|Chevron Improves Direct Coal Liquefaction|
|Monday - March 26, 2012|
We submit herein yet another example of the technology developed by a core team of scientists at California's Chevron, wherein a "slurry", or blend, of fine Coal particles in a carrier fluid is directly hydrogenated and converted into liquid hydrocarbons.
We have made report of closely-related Chevron developments previously, as in:
"United States Patent 4,350,582 - Two-Stage Coal Liquefaction Process; 1982; Joel Rosenthal, et. al.; Assignee: Chevron Research Company, San Francisco; Abstract: Disclosed is a two-stage process for the production of clean liquid hydrocarbons from coal. In the process sub-divided coal is dissolved in a process-derived solvent. The dissolver effluent is passed through a catalytic reactor operating under hydrocracking conditions, to produce normally liquid products and recycle solvent"; and:
"United States Patent 4,358,359 - Two-Stage Coal Liquefaction Process; 1982; Joel Rosenthal, et. al.; Assignee: Chevron Research Company, San Francisco; Abstract: Disclosed is a two-stage process for the production of clean liquid hydrocarbons from coal. In the process subdivided coal is dissolved in a process derived solvent. The dissolver effluent is passed through a catalytic reactor operating under hydrocracking conditions, to produce normally liquid products and recycle solvent. The solvent is further cooled to precipitate unconverted heptane-insolubles prior to recycle to the dissolution stage".
The United States Patent that is the subject of this dispatch represents a further refinement of the Chevron Coal liquefaction technology represented by those Disclosures; and, in plain fact, absent now the technical consultants we once relied on for guidance, we will have difficulty differentiating the technologies for you; that is, explaining how they differ enough, one from the other, to have warranted issuance of separate patents.
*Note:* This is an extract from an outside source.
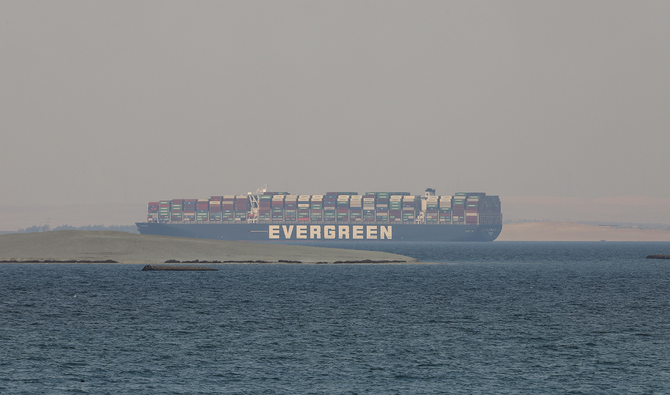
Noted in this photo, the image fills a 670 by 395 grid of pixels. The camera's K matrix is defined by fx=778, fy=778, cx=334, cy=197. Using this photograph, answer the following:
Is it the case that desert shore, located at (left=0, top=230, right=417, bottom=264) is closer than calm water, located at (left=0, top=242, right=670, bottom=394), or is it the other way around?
calm water, located at (left=0, top=242, right=670, bottom=394)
However, all these Chevron processes have been cited as precedent art by later Coal conversion inventions, some with intriguing implications; and, we wanted to make certain that we had them all recorded for you before introducing those later developments.
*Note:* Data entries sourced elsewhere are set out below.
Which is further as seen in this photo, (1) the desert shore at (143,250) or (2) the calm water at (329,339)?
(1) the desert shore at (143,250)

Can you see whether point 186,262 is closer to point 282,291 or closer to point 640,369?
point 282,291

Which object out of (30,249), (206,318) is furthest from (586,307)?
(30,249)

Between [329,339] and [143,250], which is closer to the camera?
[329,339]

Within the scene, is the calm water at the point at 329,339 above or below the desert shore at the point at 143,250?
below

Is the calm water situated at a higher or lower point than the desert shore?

That said, following, with some explanatory comment appended, are excerpts from the initial link to:
"United States Patent 4,379,744 - Coal Liquefaction Process
Date: April, 1983
Inventors: Joel Rosenthal and Arthur Dahlberg, CA
Assignee: Chevron Research Company, San Francisco
Abstract: This invention is a process for liquefying coal in at least two stages, comprising (a) heating a slurry comprising a solid particulate coal, and an externally supplied dispersed dissolution catalyst in the presence of hydrogen in a first reaction zone to substantially dissolve the coal and provide a first effluent slurry having a normally liquid portion comprising solvent and dissolved coal and containing undissolved solids and dispersed dissolution catalyst; and (b) contacting at least a portion of said normally liquid portion containing undissolved solids and dispersed dissolution catalyst with hydrogen in a second reaction zone in the presence of a second externally supplied hydrogenation catalyst under hydrogenation conditions, including a temperature lower than the temperature to which said slurry is heated in step (a), to produce a second effluent slurry having a normally liquid portion. Preferably, the dispersed dissolution catalyst in the first hydrogenation zone is added as an emulsion of aqueous soluble compounds of transition elements, e.g. from Groups IV-B, V-B, VI-B or Group VIII of the Periodic Table.
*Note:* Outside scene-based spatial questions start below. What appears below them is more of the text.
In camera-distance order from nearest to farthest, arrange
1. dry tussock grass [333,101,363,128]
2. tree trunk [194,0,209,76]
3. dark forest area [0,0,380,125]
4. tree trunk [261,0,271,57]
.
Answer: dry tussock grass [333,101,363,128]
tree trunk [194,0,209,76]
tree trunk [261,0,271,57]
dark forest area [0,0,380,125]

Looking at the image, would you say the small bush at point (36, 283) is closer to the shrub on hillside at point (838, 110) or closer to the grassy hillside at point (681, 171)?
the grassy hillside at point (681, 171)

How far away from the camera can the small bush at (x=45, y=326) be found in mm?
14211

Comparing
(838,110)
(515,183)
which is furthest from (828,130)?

(The "transition elements" indicated would include such non-exotic stuff as tin, molybdenum, tungsten and vanadium. Not exactly as common and cheap as dirt, but not rare blue diamonds, either.)
Claims: A process for liquefying coal which comprises:
(The claims go on at some even greater length about how the catalyst is to be "added", and it seems that just about any way you can get it in there will be just fine.)
(Although the above claim specifies "subbituminous coal", Chevron explains further on that basically all ranks of Coal, including bituminous, are suitable; but, that, some Coals might have to be pretreated to reduce Iron and adjust Calcium contents.)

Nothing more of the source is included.